Does being fraysexual mean you and your romantic partner will never have sex again?
Not necessarily. Some fraysexuals like to have threesomes or group sex with their primary partner. Having that third (or fourth) stranger arouses the fraysexual partner, and that arousal carries over to the entire sexual experience, including having sex with their romantic partner.
Then, there are many ways of being sexual around or with your partner without actually engaging in sexual activity together. “There is watching pornography together, mutual masturbation, or the use of toys separately or together,” Lerman says.
Lerman also notes that some—not all—fraysexuals experience responsive arousal. (While some people get horny out of nowhere, others get turned on after receiving some form of sexual stimulation—the latter are the “responsive arousal” group.) “Sometimes we can get aroused given the proper stimulation,” Lerman says. “Just because we are not aroused initially does not mean we are unwilling to be stimulated to get aroused.”

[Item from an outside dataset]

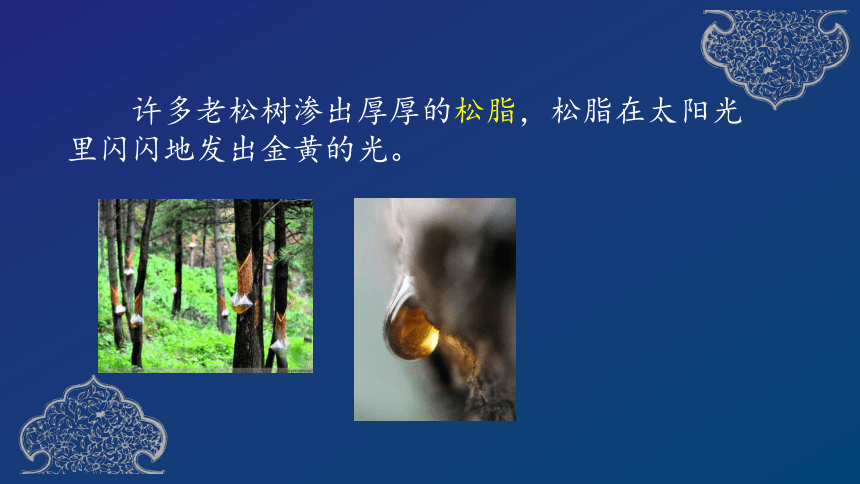 许多老松树渗出厚厚的松脂，松脂在太阳光里闪闪地发出金黄的光。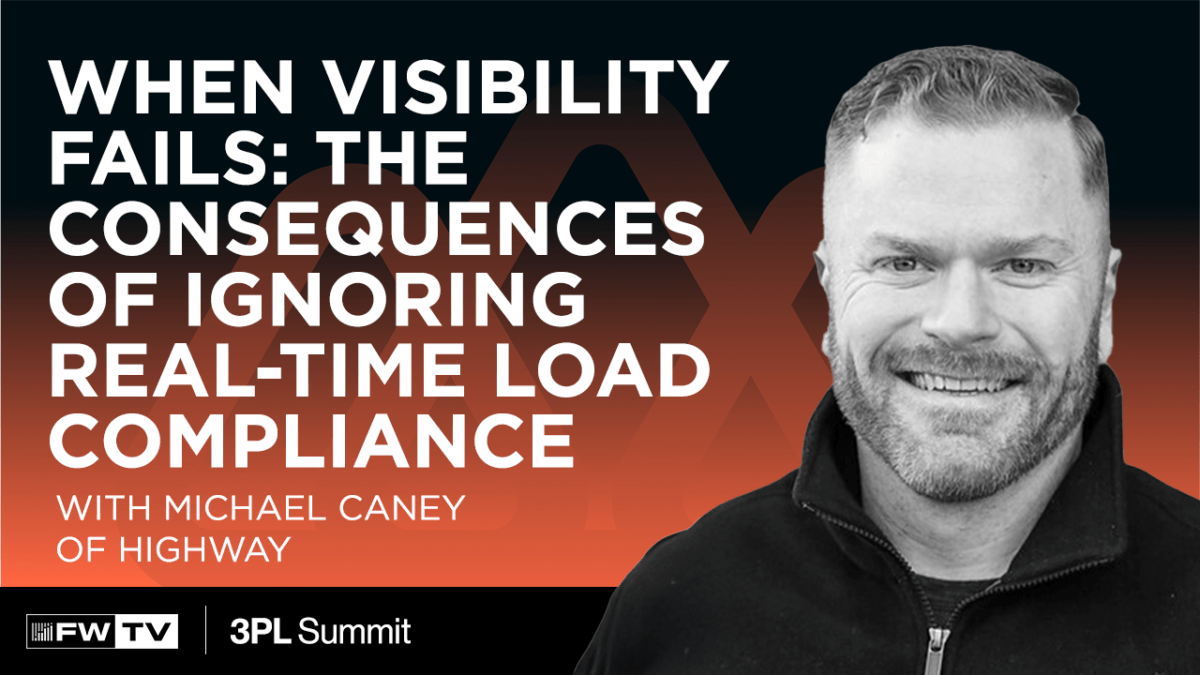 WHEN VISIBILITY FAILS: THE CONSEQUENCES OF IGNORING REAL-TIME LOAD COMPLIANCE

WITH MICHAEL CANEY OF HIGHWAY

FW TV

3PL Summit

However, if responsive arousal is unsuccessful or a fraysexual person has no wish to be sexual with a partner, you should never pressure, push, or shame them. “You cannot force attraction or arousal; just ask any gay person how well acting straight went for them,” Lerman says. “In fact, often the pressure to ‘perform’ will cause stress that pushes us further from arousal, not closer.”
So, what’s the best way to be happy and fulfilled as a fraysexual?
The first step is acknowledging that you are fraysexual! So many people are fray but don’t know there’s a label that describes their sexual orientation, so they think something is wrong with them. Nothing is wrong with you!
“Relationships get better when we know and accept ourselves,” Blum says. “Knowing that you are fraysexual and learning to confidently disclose this to new partners increases your chances for maintaining a relationship that works for you both.”